Lo sacaron del agua, le quitaron las esposas y le dieron respiración artificial hasta que reaccionó, tosiendo y expulsando agua por la boca y la nariz. Sin darle tiempo a reponerse, arrastraron su cuerpo desnudo y chorreante por un sendero, hasta otra parte de las ruinas. Lo esposaron nuevamente, esta vez con las manos por el frente, y le levantaron los brazos, enganchando las esposas por encima de su cabeza a un gancho de hierro en una antiquísima columna que seguramente había sido el sostén de algún templo pagano inmemorial. Lug todavía estaba tosiendo y tratando de normalizar su respiración cuando le cortaron las muñecas. Dio un grito desgarrador, su cuerpo temblando, la sangre chorreando por sus brazos hacia abajo, bañando sus hombros, su pecho, sus piernas, tiñéndolo de un mortal rojo.

Comenzó a marearse, los oídos le zumbaban y sintió que se desvanecía. Antes de que perdiera la conciencia del todo, lo desengancharon de la columna, le sacaron las esposas y lo acostaron en el suelo. Le envolvieron las muñecas con vendas que ataron con fuerza para parar la hemorragia. Luego lo pusieron nuevamente de pie, pero Lug no podía sostenerse, no podía caminar, y por supuesto, no podía luchar. Lo cargaron entre cuatro hasta un lugar más adentro del bosque, un lugar iluminado por muchas más antorchas que el anterior. Aquí, las paredes derruidas de las ruinas parecían estar más intactas y se levantaban casi por dos metros en una estructura rectangular de unos diez metros de largo por cinco de ancho. El techo era inexistente, y en uno de los extremos del rectángulo, se levantaba un ancestral altar de piedra que había sobrevivido los embates del tiempo con bastante entereza. Daba la impresión de que el lugar era una antigua iglesia de algún tipo.

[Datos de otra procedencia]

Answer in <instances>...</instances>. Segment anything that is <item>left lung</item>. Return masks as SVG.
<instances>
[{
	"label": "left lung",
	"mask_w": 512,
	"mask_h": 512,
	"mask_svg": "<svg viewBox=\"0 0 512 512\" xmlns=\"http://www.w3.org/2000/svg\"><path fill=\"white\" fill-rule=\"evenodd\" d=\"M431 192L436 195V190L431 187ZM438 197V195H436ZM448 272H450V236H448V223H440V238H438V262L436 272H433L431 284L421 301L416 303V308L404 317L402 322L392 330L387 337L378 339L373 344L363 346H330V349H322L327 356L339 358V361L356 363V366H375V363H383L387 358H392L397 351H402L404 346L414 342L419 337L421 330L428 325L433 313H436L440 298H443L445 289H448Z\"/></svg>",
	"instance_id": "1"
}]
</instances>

Pusieron a Lug boca abajo sobre el altar de piedra. Aunque débil, Lug trató de moverse hacia el borde, trató de dejarse caer al piso, cualquier cosa para dilatar la siguiente parte del ritual, pero antes de que pudiera lograr su cometido, sintió un pinchazo en el cuello, y luego una sensación ardiente cuando el líquido de la jeringa comenzó a esparcirse por sus venas, invadiendo su torrente sanguíneo. No tardó en sentir la rigidez que comenzó a apoderarse de su cuerpo. La cabeza le había quedado girada hacia los murmurantes miembros de la Hermandad y sus antorchas. Aunque no podía moverse, estaba completamente consciente: podía verlo todo, oírlo todo, sentirlo todo. Fue entonces que por fin lo vio. Allí estaba, con una túnica blanca bordada en oro. Un cinto negro con incrustaciones también de oro y piedras preciosas en su cintura sostenía una daga envainada. Tenía la mirada perdida, al frente, como si su cuerpo estuviera allí, pero su mente hubiera viajado a miles de kilómetros del bosque, dejando solo una cáscara vacía, lista para ser usada a discreción del Maestre: Liam.